A bighorn ram is hoisted into a cage on a truck at the Imperial National Wildlife Refuge near Yuma before being brought to the Catalina Mountains outside Tucson in 2013.

Additional bighorn sheep will be brought to the Catalina Mountains north of Tucson next month in a continuing — and controversial — effort to rebuild a herd there, state wildlife officials confirmed Wednesday.

“We’re in this for the long haul,” said Mark Hart, spokesman for the Arizona Game and Fish Department.

Only 13 bighorns are known to have survived of 31 sheep reintroduced in the Catalinas last November, but Hart said the lack of recent bighorn deaths “makes us confident that we should go forward. It has been more than six months since a known bighorn mortality in the Catalinas.”

An opponent of the reintroduction effort called it an “insane project with its heavy-handed wildlife mismanagement and wilderness violations.”

Hart said plans call for capturing about 30 bighorns next month — some from sites in the Tonto National Forest northeast of Phoenix and others, if needed, from a U.S. Bureau of Land Management site near Quartzsite in Western Arizona.
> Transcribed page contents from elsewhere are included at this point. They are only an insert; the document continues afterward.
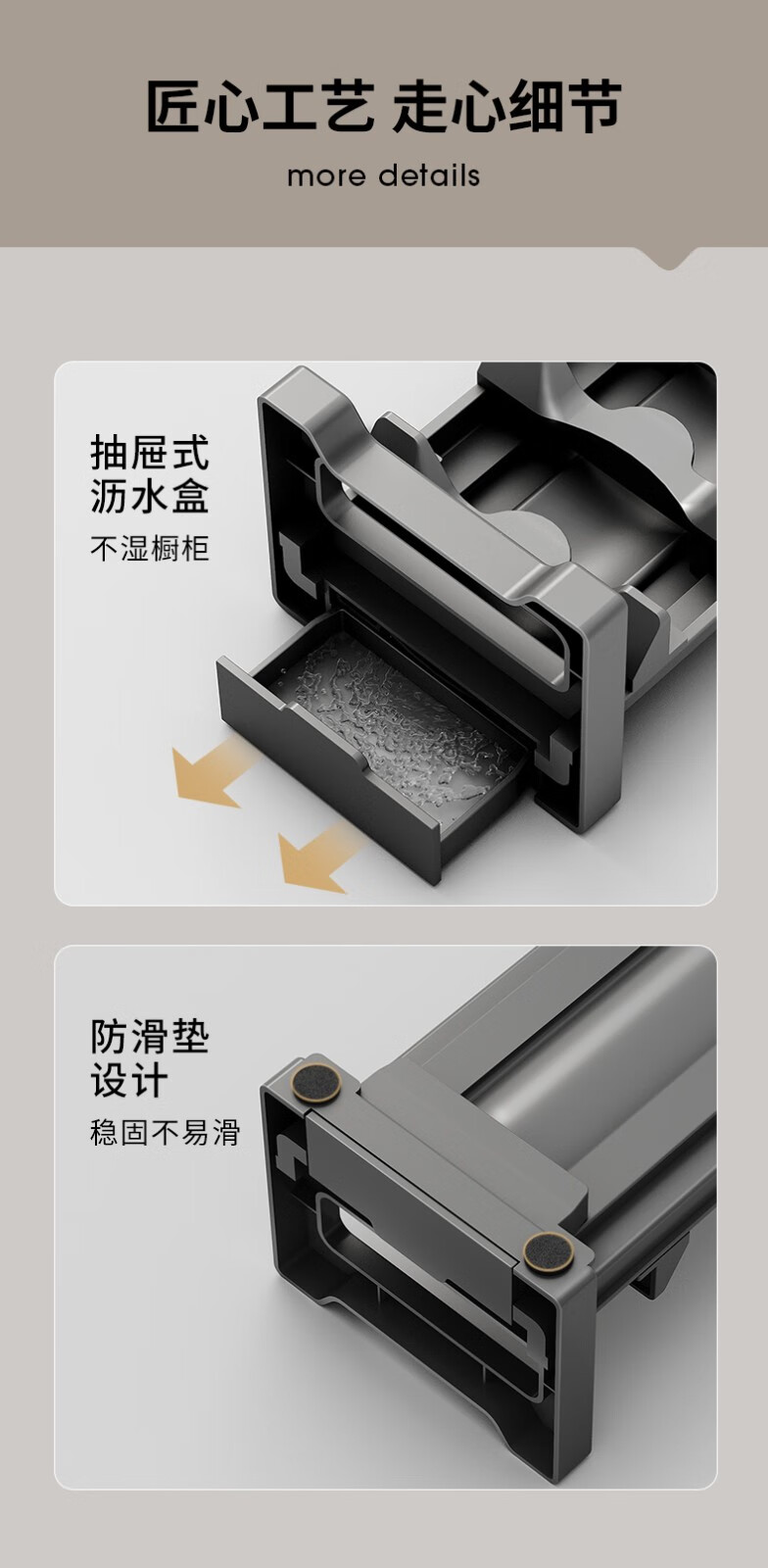 匠心工艺 走心细节

more details

抽屉式
沥水盒

不湿橱柜

防滑垫
设计

稳固不易滑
A tentative date for the capture is the third week of November, he said.

The animals will be captured using net guns fired from helicopters, Hart said. After examinations, they will be brought to the Catalinas in trucks for release there.

“If we are able to go into wilderness areas of the Tonto Forest (pending approval of a permit), we could get 30 sheep from there because the population is sufficient” to withstand the removal of that many animals, Hart said. “If we have to go outside wilderness areas of the Tonto, the most we could take would be 15 or 20 sheep. Then we would get the remaining sheep from the BLM lands near Quartzsite.”

Hart said the exact sheep release sites in the Catalinas will not be disclosed to the public in advance in an effort to minimize impact on the animals.

“We want to put the sheep as close to the existing population as possible,” he said. “The sooner they can join up with the sheep on the mountain, the better. We want to give them ample opportunity to do that.”

PROBLEMS, SUCCESSES

The reintroduction project — aimed at rebuilding a bighorn herd that disappeared from the Catalinas in the 1990s — got off to a rocky start when more than half of the first group of 31 sheep died in the first few months. Most of them were victims of mountain lions, and three lions were killed for preying on sheep.

But since then, the surviving animals “have been occupying good escape terrain” and avoiding predation by lions, Hart said.

Another positive sign: “We have seen five lambs” that were born to pregnant ewes following the initial reintroduction, Hart said. “And there could be more up there.”

ADVISORY panel VIEW

A member of a citizens advisory committee, which is working with the Game and Fish Department on the project, said the recent developments bode well for continuing with additional bighorn reintroductions next month.

“It seems that the sheep have found themselves in the terrain that they have historically used, and they are doing pretty well at this point,” said Mike Quigley of The Wilderness Society, who serves on the committee.

“We’re optimistic moving forward with the planned second release based on the events of the last six or seven months,” Quigley said.

AN OPPONENT’S VIEW

Ben Pachano, a member of a group called Friends of Wild Animals, said the reintroduction program has been poorly conceived, and he called for an end to additional sheep releases and mountain lion killings.

“It’s disappointing that the environmental groups on the advisory committee decided to continue rubber- stamping this insane project with its heavy-handed wildlife mismanagement and wilderness violations,” Pachano said.

He said Game and Fish Department officials “claim they want to restore native species to the historic range. They don’t support that with species like the jaguar — but with trophy hunting species like bighorn sheep. And that’s even though the science suggests that the habitat quality for sheep has gotten worse since they disappeared in the 1990s.”